I feel that he loves me, he does thing to prove that he does...like help me in the house, care for me when I'm sick.... but is that enough?? Is he In love with me?? He's not romantic... he's not detail.... he doesn't like to go out.... he hardly holds my hand.... he hardly cuddles with me.... he's doesn't buy me flowers.... 

Help!....

Any input will be grately appreciated...


----------



## scione (Jul 11, 2011)

That sounds like a marriage to me. 

You only think that he's not in love with you because he speaks different love language from you. You may think that showing affection is being in love. He may think that taking care of your health and well-being is in love. You two just need to have a good talk.


----------



## s.k (Feb 27, 2010)

Maybe you could try cuddle him and hold hands see what his reaction is if his distant then talk to him find out what his feeling and tell him what your feeling


----------



## RP49D22 (Dec 7, 2011)

I think that Scione has a point and in fact there is a book about 5 different love languages.
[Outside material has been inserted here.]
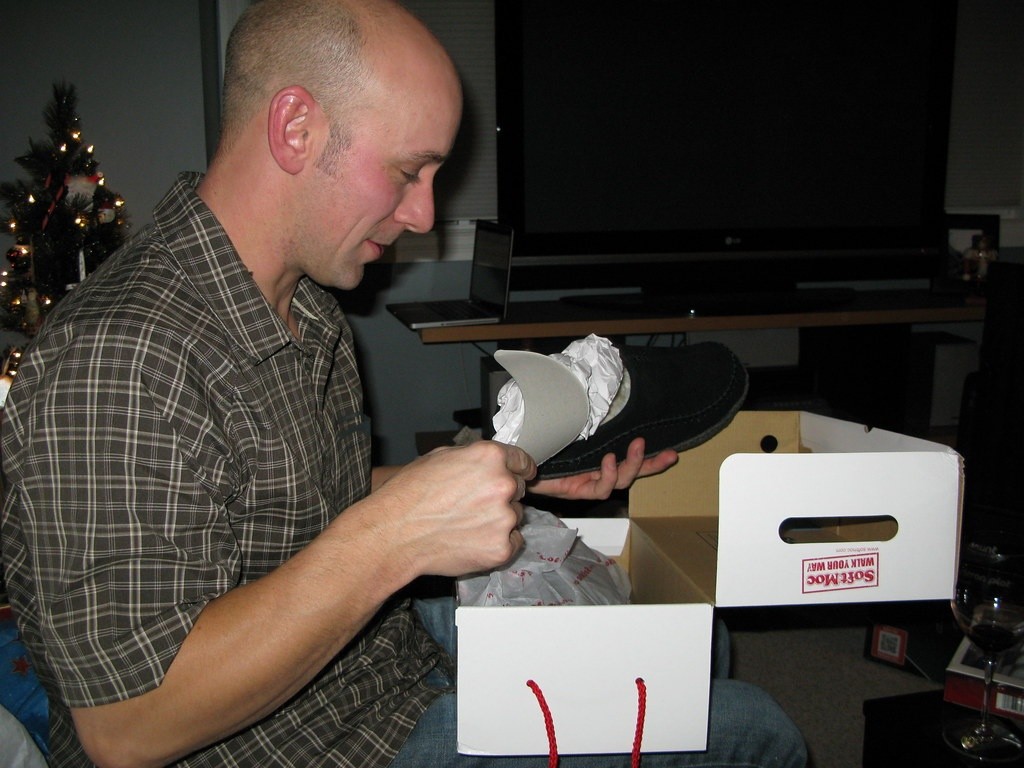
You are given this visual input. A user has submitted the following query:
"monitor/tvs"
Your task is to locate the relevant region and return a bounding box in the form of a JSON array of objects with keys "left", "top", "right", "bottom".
[{"left": 493, "top": 0, "right": 960, "bottom": 305}]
As a husband, I am in the same boat as you...my wife seems to love me (we've had our problems no doubt), but doesn't seem to be in love with me....or so it seems. The more soul searching I do, the more I realize that I might say "I love you" a half dozen times a day because I am affectionate....that's my love language. She is less affectionate, but that doesn't mean she doesn't love me....perhaps she speaks a different love language.

I am thinking out loud here, but I have been viewed by my spouse as pushy where is comes to sex and affection. Perhaps because I am waiting and expecting her to respond when I say I love you, speak my love language, etc. So perhaps to her, I am pushy.

Is it possible that you link love with affection and your husband links love with something else....different love language???


----------



## Sin suerte en el Amor (Dec 18, 2011)

scione said:


> That sounds like a marriage to me.
> 
> You only think that he's not in love with you because he speaks different love language from you. You may think that showing affection is being in love. He may think that taking care of your health and well-being is in love. You two just need to have a good talk.


Thank yo u so much... that makes sense.


----------



## Sin suerte en el Amor (Dec 18, 2011)

scione said:


> That sounds like a marriage to me.
> 
> You only think that he's not in love with you because he speaks different love language from you. You may think that showing affection is being in love. He may think that taking care of your health and well-being is in love. You two just need to have a good talk.





s.k said:


> Maybe you could try cuddle him and hold hands see what his reaction is if his distant then talk to him find out what his feeling and tell him what your feeling


I do cuddle with him, he's not distant when I do it, I guess I was just concerne because he hardly ever initiates it.


----------



## Sin suerte en el Amor (Dec 18, 2011)

RP49D22 said:


> I think that Scione has a point and in fact there is a book about 5 different love languages.
> 
> As a husband, I am in the same boat as you...my wife seems to love me (we've had our problems no doubt), but doesn't seem to be in love with me....or so it seems. The more soul searching I do, the more I realize that I might say "I love you" a half dozen times a day because I am affectionate....that's my love language. She is less affectionate, but that doesn't mean she doesn't love me....perhaps she speaks a different love language.
> 
> ...


Thank you, I will look up that book, maybe that will help me understand my hubby's love language...


----------



## SimplyAmorous (Nov 25, 2009)

I did a thread on this - also a newer one below just started a little while ago. Book link and Love Languages tests in these links :

http://talkaboutmarriage.com/genera...-languages-how-does-affect-your-marraige.html

http://talkaboutmarriage.com/general-relationship-discussion/36270-five-love-languages.html


----------



## WhyinSC (Dec 16, 2011)

Thank goodness your post is not about anyone fed up and leaving or separating! You are in a great place to fix this. Trust me it totally sucks trying to fix anything once someone is "done".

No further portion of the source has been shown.